Region 1 of Figure 2, shown in green, displays the association between the SNPs and clinical covariates. Though this step is often overlooked in association studies, understanding the relationship between SNPs and the covariates can be informative in discerning how the SNPs' effect on the outcome is mediated. In this region, there are a number of cross-validated associations between SNPs in the apolipoprotein gene cluster, which contains APOA1, APOA4, APOA5, and APOC3, and fasting baseline TG or cholesterol. Region 2, shown in gray, illustrates the correlations between the covariates. The majority of the covariates are not significantly correlated (r<0.3), with only two pairs (glucose before and after fenofibrate treatment and insulin before and after fenofibrate treatment) highly correlated (r>0.6). LD between SNPs is shown in red in Region 3. Most of the LD observed occurs between SNPs within the same gene, primarily in APOC3, and among other SNPs in the apolipoprotein gene cluster.

The remaining regions are colored in blue, and they represent associations with ΔTG and ΔVLDL. In these regions, the upper right section of the cells represents results for ΔTG and the lower left section represents results for ΔVLDL. Cross-validated associations are indicated by a black bar. Region 4, which displays the univariate association between clinical covariates and the outcomes, shows that baseline TG, cholesterol, and both insulin and glucose before fenofibrate treatment have cross-validated associations with both ΔTG and ΔVLDL, while fenofibric acid area under the curve, glucose level after fenofibrate, and waist-to-hip ratio have cross-validated associations with ΔVLDL but not ΔTG. Region 5, which illustrates univariate association between the SNPs and the outcomes, reveals that only one SNP in APOA5 (APOA5_S19W) has a cross-validated association with both ΔTG and ΔVLDL.

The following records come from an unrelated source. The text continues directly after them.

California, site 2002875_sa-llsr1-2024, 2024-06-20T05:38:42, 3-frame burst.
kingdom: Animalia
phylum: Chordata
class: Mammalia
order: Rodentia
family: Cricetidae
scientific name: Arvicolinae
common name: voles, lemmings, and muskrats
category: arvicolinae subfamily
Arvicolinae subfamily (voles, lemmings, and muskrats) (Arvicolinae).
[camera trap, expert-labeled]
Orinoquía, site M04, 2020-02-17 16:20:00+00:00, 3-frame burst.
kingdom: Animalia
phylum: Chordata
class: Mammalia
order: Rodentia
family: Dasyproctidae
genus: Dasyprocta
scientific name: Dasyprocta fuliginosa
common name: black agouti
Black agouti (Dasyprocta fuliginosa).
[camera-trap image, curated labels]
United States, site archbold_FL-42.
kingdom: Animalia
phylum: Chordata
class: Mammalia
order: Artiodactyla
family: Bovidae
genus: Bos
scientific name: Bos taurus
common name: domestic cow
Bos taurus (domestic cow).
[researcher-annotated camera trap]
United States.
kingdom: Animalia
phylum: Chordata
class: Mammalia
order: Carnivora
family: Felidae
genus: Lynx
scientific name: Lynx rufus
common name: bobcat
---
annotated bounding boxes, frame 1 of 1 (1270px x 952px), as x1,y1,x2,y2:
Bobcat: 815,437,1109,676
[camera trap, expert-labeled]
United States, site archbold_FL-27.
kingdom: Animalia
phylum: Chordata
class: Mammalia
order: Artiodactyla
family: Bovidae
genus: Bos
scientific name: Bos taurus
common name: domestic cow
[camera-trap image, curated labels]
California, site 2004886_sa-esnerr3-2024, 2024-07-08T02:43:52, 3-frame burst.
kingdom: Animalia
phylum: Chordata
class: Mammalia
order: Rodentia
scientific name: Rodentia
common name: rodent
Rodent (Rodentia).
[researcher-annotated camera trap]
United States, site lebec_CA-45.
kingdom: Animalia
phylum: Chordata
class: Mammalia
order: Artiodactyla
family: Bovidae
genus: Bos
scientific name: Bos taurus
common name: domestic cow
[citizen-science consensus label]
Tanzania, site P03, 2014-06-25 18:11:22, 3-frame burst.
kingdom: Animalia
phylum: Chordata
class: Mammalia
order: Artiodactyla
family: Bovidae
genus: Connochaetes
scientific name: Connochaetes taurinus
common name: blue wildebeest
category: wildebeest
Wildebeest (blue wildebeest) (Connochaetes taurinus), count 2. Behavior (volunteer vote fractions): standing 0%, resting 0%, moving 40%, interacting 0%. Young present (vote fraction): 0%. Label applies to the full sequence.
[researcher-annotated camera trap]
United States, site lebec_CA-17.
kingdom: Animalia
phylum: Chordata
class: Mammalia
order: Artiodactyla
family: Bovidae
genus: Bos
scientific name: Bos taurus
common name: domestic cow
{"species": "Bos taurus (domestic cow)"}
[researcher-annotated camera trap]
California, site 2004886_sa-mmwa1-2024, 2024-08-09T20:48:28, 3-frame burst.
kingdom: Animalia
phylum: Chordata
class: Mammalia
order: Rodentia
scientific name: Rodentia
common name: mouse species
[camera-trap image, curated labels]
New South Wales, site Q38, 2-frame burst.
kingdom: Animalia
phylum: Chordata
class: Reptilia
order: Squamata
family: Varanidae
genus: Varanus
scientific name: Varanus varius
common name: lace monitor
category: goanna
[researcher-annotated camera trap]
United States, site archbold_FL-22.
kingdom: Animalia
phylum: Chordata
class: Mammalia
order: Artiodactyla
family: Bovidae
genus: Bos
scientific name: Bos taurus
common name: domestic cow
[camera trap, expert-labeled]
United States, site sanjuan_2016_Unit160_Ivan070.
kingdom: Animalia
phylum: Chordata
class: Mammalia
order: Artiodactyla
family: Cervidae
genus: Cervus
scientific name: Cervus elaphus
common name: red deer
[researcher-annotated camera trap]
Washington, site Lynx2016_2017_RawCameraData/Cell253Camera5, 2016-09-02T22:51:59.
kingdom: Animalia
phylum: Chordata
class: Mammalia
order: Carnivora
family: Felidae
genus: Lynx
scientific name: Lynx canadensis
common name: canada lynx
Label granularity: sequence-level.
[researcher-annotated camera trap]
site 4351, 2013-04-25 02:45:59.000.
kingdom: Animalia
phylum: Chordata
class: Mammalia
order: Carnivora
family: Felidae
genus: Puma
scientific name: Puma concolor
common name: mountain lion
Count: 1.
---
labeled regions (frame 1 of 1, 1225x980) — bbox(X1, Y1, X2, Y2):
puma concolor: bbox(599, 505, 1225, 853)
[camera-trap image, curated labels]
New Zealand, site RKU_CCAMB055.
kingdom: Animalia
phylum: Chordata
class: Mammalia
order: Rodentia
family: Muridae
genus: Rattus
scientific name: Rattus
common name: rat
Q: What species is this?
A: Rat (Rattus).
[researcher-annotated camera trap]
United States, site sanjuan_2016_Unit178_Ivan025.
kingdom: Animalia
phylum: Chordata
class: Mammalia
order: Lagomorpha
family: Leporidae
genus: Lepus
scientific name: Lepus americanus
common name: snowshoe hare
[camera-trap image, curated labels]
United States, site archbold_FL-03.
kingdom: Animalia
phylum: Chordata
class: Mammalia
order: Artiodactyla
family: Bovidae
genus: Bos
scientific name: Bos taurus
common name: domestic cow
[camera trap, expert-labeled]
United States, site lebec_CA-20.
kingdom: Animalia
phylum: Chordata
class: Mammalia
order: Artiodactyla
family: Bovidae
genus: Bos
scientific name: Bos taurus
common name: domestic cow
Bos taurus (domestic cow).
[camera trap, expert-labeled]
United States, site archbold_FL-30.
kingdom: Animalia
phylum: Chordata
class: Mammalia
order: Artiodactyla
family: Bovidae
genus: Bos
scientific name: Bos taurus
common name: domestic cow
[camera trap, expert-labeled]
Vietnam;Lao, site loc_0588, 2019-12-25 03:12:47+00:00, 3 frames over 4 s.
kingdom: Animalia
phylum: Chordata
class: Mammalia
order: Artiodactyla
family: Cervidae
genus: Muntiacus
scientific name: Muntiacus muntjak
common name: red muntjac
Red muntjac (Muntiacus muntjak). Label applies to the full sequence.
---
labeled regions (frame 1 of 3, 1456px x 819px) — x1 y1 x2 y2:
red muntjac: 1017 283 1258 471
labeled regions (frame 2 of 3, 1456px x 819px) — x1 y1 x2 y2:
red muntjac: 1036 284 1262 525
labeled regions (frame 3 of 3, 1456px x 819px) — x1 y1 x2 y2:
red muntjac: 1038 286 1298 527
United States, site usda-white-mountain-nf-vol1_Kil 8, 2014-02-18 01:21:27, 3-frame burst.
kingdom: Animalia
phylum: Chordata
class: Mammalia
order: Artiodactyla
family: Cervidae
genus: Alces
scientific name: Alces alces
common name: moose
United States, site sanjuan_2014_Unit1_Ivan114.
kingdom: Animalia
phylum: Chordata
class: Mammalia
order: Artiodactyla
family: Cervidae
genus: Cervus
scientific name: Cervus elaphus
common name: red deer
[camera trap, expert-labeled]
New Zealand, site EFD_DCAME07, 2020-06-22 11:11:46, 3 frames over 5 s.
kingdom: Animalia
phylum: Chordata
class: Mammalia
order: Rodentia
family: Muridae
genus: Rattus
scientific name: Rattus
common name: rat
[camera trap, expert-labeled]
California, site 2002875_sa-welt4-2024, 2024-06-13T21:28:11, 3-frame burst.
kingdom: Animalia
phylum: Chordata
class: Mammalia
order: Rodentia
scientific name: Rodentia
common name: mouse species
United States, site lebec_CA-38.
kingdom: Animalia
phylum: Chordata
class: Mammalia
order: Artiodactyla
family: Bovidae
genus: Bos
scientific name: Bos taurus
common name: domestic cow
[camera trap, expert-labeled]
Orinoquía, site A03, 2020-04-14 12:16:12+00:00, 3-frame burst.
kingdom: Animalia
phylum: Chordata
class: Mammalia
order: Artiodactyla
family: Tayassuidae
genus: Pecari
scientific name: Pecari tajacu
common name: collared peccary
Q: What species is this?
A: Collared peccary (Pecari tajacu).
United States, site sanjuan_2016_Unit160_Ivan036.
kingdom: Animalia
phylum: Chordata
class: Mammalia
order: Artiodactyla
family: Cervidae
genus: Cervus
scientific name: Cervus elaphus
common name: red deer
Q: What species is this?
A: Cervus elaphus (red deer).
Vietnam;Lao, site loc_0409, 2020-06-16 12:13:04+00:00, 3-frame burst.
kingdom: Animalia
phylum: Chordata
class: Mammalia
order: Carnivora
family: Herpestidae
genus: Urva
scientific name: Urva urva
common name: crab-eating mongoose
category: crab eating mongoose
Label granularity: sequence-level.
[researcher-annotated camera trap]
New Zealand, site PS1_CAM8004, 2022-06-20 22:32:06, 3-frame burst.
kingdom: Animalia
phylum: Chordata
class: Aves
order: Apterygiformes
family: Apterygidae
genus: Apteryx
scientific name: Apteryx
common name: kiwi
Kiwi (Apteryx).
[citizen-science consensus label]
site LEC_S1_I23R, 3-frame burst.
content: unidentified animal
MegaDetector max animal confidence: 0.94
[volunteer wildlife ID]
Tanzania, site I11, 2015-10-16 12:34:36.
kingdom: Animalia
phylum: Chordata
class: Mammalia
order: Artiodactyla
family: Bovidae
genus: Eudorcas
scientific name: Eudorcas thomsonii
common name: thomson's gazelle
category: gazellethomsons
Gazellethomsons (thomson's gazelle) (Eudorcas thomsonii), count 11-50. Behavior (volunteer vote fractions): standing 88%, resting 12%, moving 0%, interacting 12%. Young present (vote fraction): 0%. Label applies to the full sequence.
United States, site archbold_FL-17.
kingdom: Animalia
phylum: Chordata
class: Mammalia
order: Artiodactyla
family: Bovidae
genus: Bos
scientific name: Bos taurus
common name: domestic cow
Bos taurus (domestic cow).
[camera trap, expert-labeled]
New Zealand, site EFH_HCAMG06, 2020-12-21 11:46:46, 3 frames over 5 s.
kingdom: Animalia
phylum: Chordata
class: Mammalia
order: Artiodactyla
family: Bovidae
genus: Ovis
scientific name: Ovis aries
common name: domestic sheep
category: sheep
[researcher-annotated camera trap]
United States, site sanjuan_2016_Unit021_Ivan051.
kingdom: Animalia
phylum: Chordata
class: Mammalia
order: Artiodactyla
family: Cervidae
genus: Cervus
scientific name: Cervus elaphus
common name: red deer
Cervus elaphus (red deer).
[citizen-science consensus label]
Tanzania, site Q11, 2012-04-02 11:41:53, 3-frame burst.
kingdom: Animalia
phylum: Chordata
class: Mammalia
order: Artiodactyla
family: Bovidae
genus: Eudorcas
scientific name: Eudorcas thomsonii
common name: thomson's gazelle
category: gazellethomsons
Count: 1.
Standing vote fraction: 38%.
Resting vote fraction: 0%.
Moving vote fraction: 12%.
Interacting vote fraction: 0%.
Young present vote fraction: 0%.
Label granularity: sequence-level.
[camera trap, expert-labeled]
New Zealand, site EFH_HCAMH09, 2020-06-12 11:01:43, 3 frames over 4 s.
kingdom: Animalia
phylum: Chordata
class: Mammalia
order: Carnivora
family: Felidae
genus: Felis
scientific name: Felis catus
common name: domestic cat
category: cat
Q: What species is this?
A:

Region 6 displays the covariate–covariate interactions significantly associated with ΔTG and/or ΔVLDL. The majority of the cross-validated interactions were observed between fasting baseline TG and measures of glucose and insulin level before and after fenofibrate and between fenofibric acid area under the curve and insulin level before and after fenofibrate.

Region 7 displays the interactions between the SNPs and covariates that were associated with ΔTG and/or ΔVLDL. A complete listing of all significant and cross-validated SNP–covariate interactions and the corresponding relationships between genotypes and phenotypes are provided in Supplementary Tables 3, 5, and 6. Five of the clinical covariates (sex, baseline TG, fenofibric acid area under the curve, baseline glucose, and change in glucose after fenofibrate) accounted for a large portion of SNP–covariate interactions: 15 (60%) of the validated interactions predicted ΔTG and 16 (47%) of the validated interactions predicted ΔVLDL. The predictive abilities of these interactions ranged from 0.50 to 1.90% (mean=0.89%) for ΔTG and 0.51–1.47% (mean=0.92%) for ΔVLDL. The ΔR2 × 100 values (adjusted R2 from the model including interactions minus adjusted R2 from the main effects only model) for the same interactions, which range from 0.58 to 2.29% (mean=1.35%) for ΔTG and 0.67–2.40% (mean=1.39%) for ΔVLDL, are generally overly optimistic. Baseline glucose and the area under the fenofibric acid concentration curve, a measure of an individual's plasma level of the active form of fenofibrate over a 6 h time period, were most sensitive to genetic context. They each interacted with five SNPs in their effect on ΔVLDL and also interacted with three SNPs in their effect on ΔTG. Sex interacted with three SNPs in its effects on ΔTG and on ΔVLDL, and baseline TG (log) and change in glucose after fenofibrate had three interactions with SNPs in their effects on ΔTG.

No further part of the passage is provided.